Me quedé allí, sola, con una sensación extraña en el aire. Negué, como si quisiera restarle importancia, pero no pude evitar pensar en lo que me había dicho. Me dejé caer de nuevo en el sofá, estirando las piernas sobre el reposabrazos, sin poder dejar de darle vueltas a todo lo que acababa de escuchar. Saqué mi teléfono y comencé a jugar "Candy Crush", como una forma de distraerme, pero la angustia seguía ahí, apretándome el pecho.
No pude quitarme la sensación de que algo estaba por cambiar, y lo peor era que no podía hacer nada para evitarlo.
(...)
Ya era de noche. Mi tía había salido a buscar algo para cenar alrededor de las cinco de la tarde. Como cada fin de semana, me quedaba con ella porque mi padre estaba de viaje de negocios en Suecia. Aunque no me molestaba, la casa se sentía más vacía sin él, y, en este caso, sin mi tía.

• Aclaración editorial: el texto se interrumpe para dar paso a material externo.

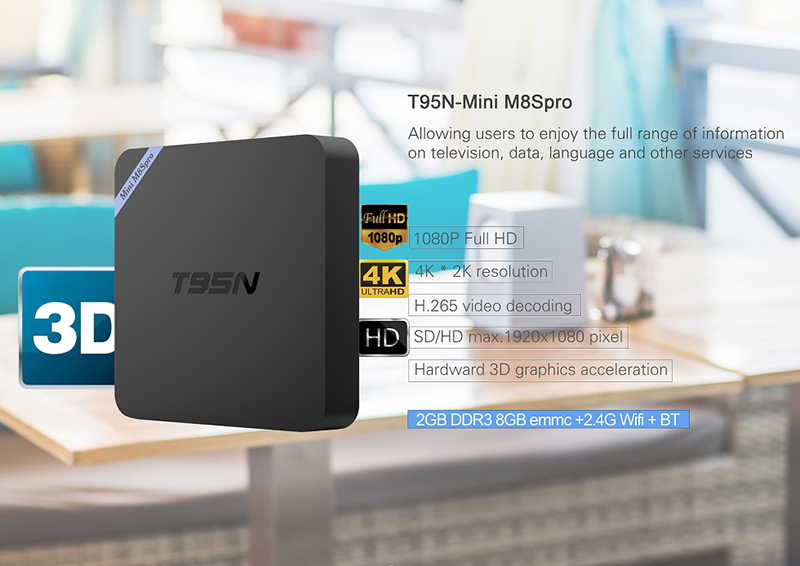 android tv box sunvell t95n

Ya se habían hecho las once de la noche, y ella no regresaba. La preocupación comenzó a apoderarse de mí, arrastrándome de un lado a otro por la sala. Miraba por la ventana, intentando ver su coche, su figura. Pero la calle permanecía desierta, sumida en la penumbra. No podía evitar preguntarme qué había pasado, por qué no volvía, si se había retrasado por alguna razón o si había algo que la retenía fuera. El temor comenzó a filtrarse entre mis pensamientos, creciendo como una sombra espesa que no me dejaba pensar con claridad.
El teléfono de la casa sonó, haciendo eco en las paredes vacías. Mi corazón dio un brinco al escuchar el sonido tan inesperado en la quietud de la casa. Corrí hacia el teléfono, el miedo marcando mis pasos, y lo tomé rápidamente sin pensarlo. La espera había sido insoportable, y ahora que alguien finalmente llamaba, sentía que al fin podría tener respuestas.
—¿Tía? ¿Dónde estás? Tengo hambre —mi voz salió atropellada, llena de ansiedad, sin siquiera pensar en cómo sonaba. El miedo ya se había instalado en mi garganta, haciendo que las palabras salieran con dificultad.
Una voz masculina respondió al otro lado de la línea, haciendo que el nudo en mi estómago se apretara aún más.
—¿Es la casa de Monica Fanderfort? —preguntó el hombre, con un tono serio y algo frío.